図書館を、無担保・無保証で建てました。これは私の知る限り、日本で初めて公共施設を本当の意味で証券化した事業の話であります。
先週のnoteで、私はオガールプラザ株式会社の社長を退任したこと、そしてSPCという器を人に依存させないように設計してきたことを書きました。今回は、その器の話を、金融の側面から、もう一段深く掘り下げてみたいと思います。
なぜなら、オガールプラザという事業は、金融の事例として画期的なものだったと、私は考えているからであります。私の知る限り、オガールプラザは、日本で初めて、公共施設を本当の意味で証券化した不動産開発でありました。
証券化などと言うと、金融の専門家だけの難しい話に聞こえるかもしれません。ですが、その本質はきわめて単純であります。ある事業が生み出すお金の流れそのものを、信用の主体に据える。土地や建物を担保に取るのでも、経営者個人の連帯保証を取るのでもなく、事業のキャッシュフローそのものに融資する。これが証券化の核心であり、プロジェクトファイナンスの思想であります。

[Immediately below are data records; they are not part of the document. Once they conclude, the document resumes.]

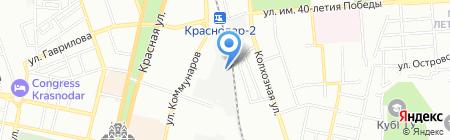 Провими на карте Краснодара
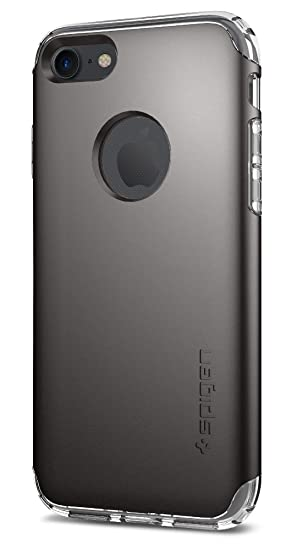 the latest 5cf69 5f597 Spigen Hybrid Armor Designed for Apple iPhone 7 Case (2016) / Designed for  iPhone 8 Case (2017) - Gunmetal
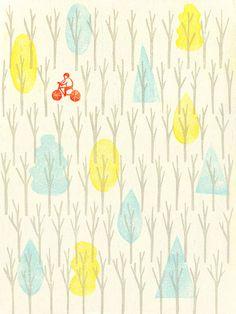 Illustration by Jing Wei (via designworklife) #JingWei #trees #bike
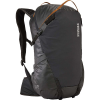 Thule Men's Stir 25L Backpack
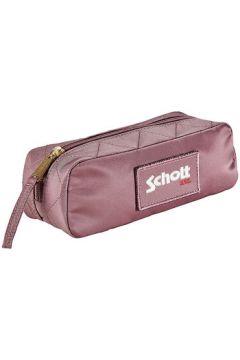 Trousse Schott Trousse scolaire ref_jaj44067 Powder 21*6*7(115558790)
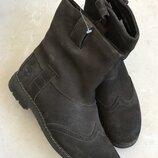 ботинки Timberland, новые, натуральные, Оригинал 39 размер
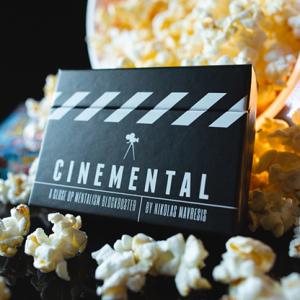 CineMental by Nikolas Mavresis (5056-W2)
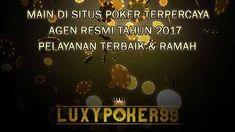 dalam Situs Judi Poker Online Terbesar Asia sudah di sediakan layanan live chat yang bisa Anda gunakan untuk bertanya-tanya seputar permainan poker tersebut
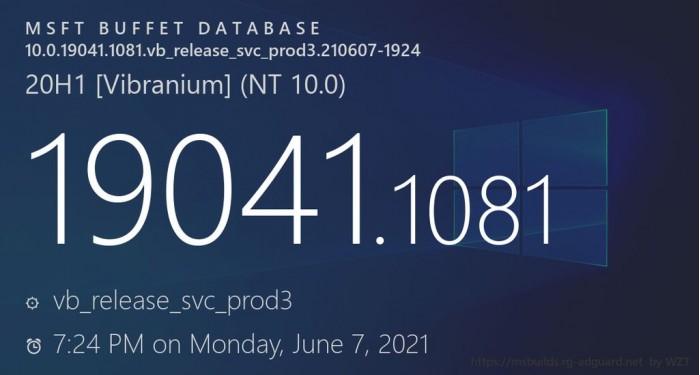 微软发布可选累积更新KB5003690 重点修复某些游戏性能问题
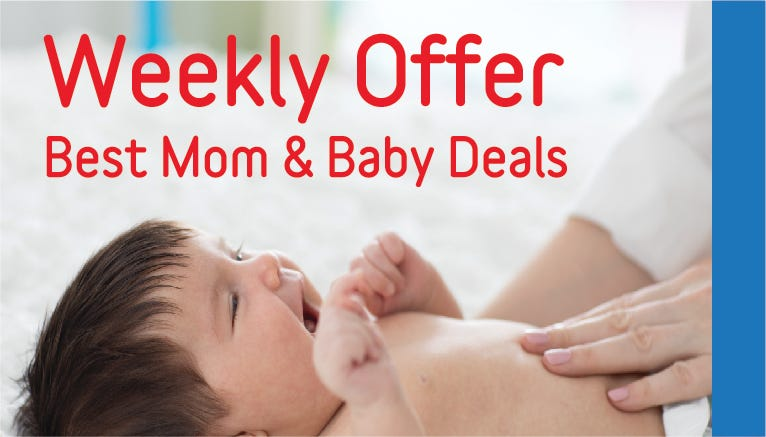Mom & Baby Weekly Deals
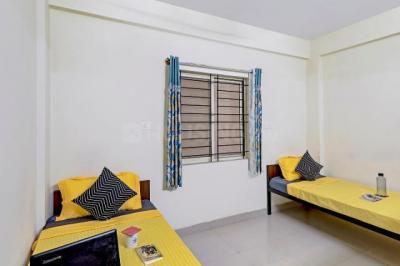 Bedroom Image of Oyo Life Blr1831 Marathahalli in Marathahalli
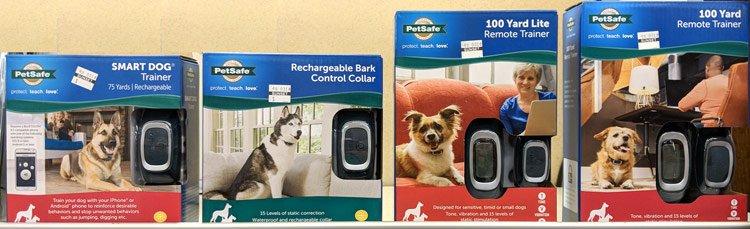 PetSafe-Electronic-Dog-Trainers-@-Sunset-Feed-Miami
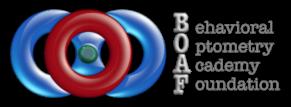 Logo-BOAF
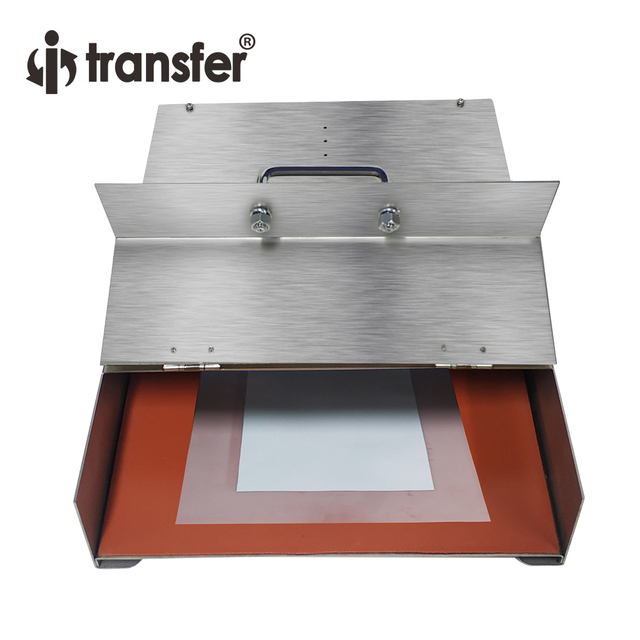 Fast Drying DTF Printing Hot Melt Powder Curing Tool 300mmx400mm Heating Pads Dry Device 1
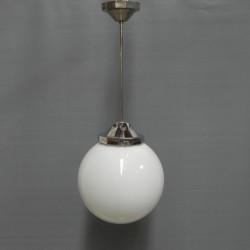 Art Deco hanglamp met grote...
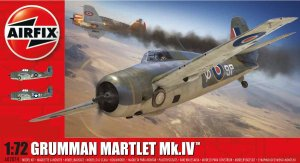 Grumman Martlet Mk.IV  (Vista 1)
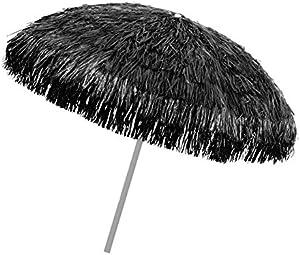 object de signprodukte Ombrellone, Nero, 180/200 cm, Raffia Bast, ombrellone, Stile Hawaiano, 8 Stecche + snodo, ombrellone con Frange, palo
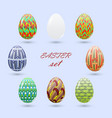 set of easter eggs painted in a zenart style and vector image vector image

そして私は、その融資を、無担保・無保証で獲得したのであります。
PFIの多くは、「にわか証券化」に過ぎません
ここで一つ、はっきりと申し上げておかなければならないことがあります。
「公共施設を証券化した事例など、PFIでいくらでもあるではないか」という反論が、必ず出てくるはずだからであります。確かに、日本にはPFIという制度があり、BOT方式やBTO方式といった手法で、民間が公共施設を建て、運営してきた事例は数多くあります。紫波町の役場庁舎そのものが、木造としては国内最大級のPFI事業(BTO方式)で建てられたものであります。
ですが、PFIの多くは、金融の視点から見れば「にわか証券化」に過ぎないと、私は考えております。なぜか。それらの事業の返済原資が、結局のところ、行政からのサービス対価の支払いだからであります。

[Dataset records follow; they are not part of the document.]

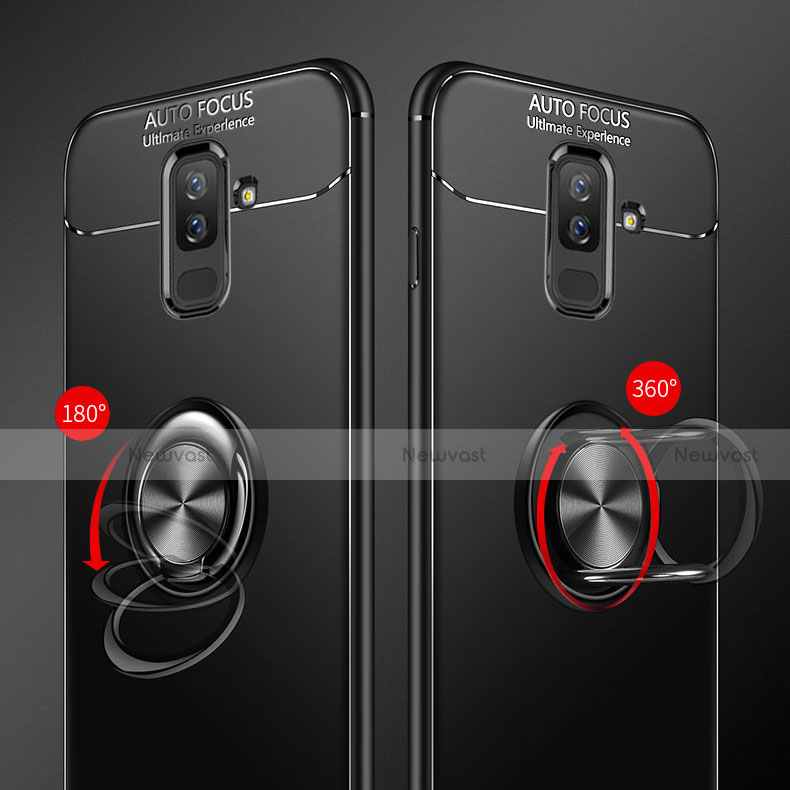 Ultra-thin Silicone Gel Soft Case Cover with Finger Ring Stand for Samsung Galaxy A6 Plus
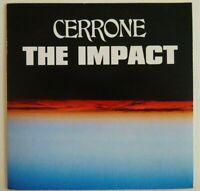 CERRONE : THE IMPACT (french promo)  ♦ RARE CD SINGLE 2020 /19 ♦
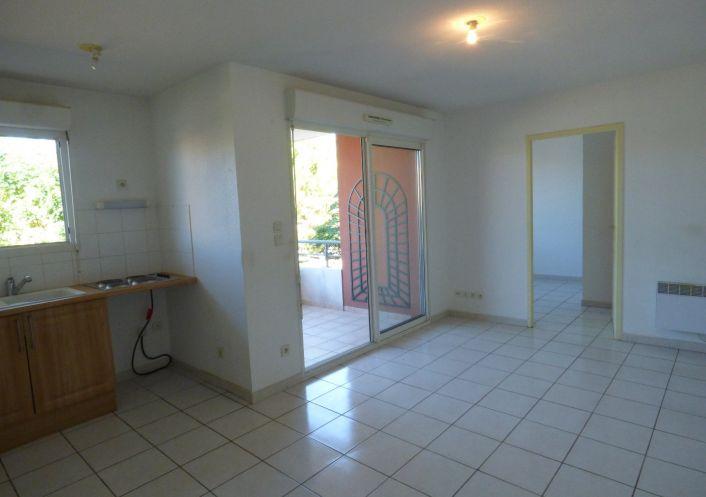 A vendre Marseillan 3419933203 S'antoni immobilier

行政が毎年、決められた額を民間に支払う。その支払いを裏付けにして、銀行は安心して融資する。これは、返済原資が税金であることに、何の変わりもありません。信用の源泉が、自治体の財政力そのものに寄りかかっているのであります。事業が稼ごうが稼ぐまいが、行政が払ってくれる。それを担保にした融資は、本当の意味で事業のキャッシュフローに賭けた融資とは言えないのであります。
オガールプラザが挑んだのは、そこではありませんでした。
商業テナントという100%民間リスクと、図書館を同居させる
オガールプラザは、一つの建物の中に、紫波町図書館という完全な公共施設と、産直施設・クリニック・飲食店・学習塾といった、100%民間リスクの商業テナントを、同居させた不動産であります。
これが、どれほど異例のことか。
公共施設は、行政が税で支える世界であります。商業テナントは、稼げなければ即座に撤退する、剥き出しの市場の世界であります。この水と油のような二つを、同じ屋根の下で、同じ一棟の不動産として組成し、その全体を一つのSPC──オガールプラザ株式会社──に持たせた。行政の安全網に守られた公共施設ではなく、市場のただ中に立つ商業テナントの賃料を、事業の背骨に据えたのであります。
私たちは、公共部分の負担を最小化するために、情報交流館(図書館と子育て支援センター)の床は完成後に町が買い取る仕組みにし、そこには、まちづくり交付金2億7700万円が充てられました。ですが、商業部分については、補助金を一円も入れておりません。あえて、入れなかったのであります。
補助金を入れれば、事業の見積もりは必ず甘くなります。誰も本気で採算を問わなくなる。全国の第三セクターが辿った失敗の道は、ほとんどがここから始まっているのであります。だからこそ私たちは、商業部分を補助金ゼロで、民間金融の厳しい審査に晒すことを選びました。銀行が「これは貸せる」と判断できる事業でなければ、そもそも作らない。この覚悟こそが、オガールプラザの信用の出発点でありました。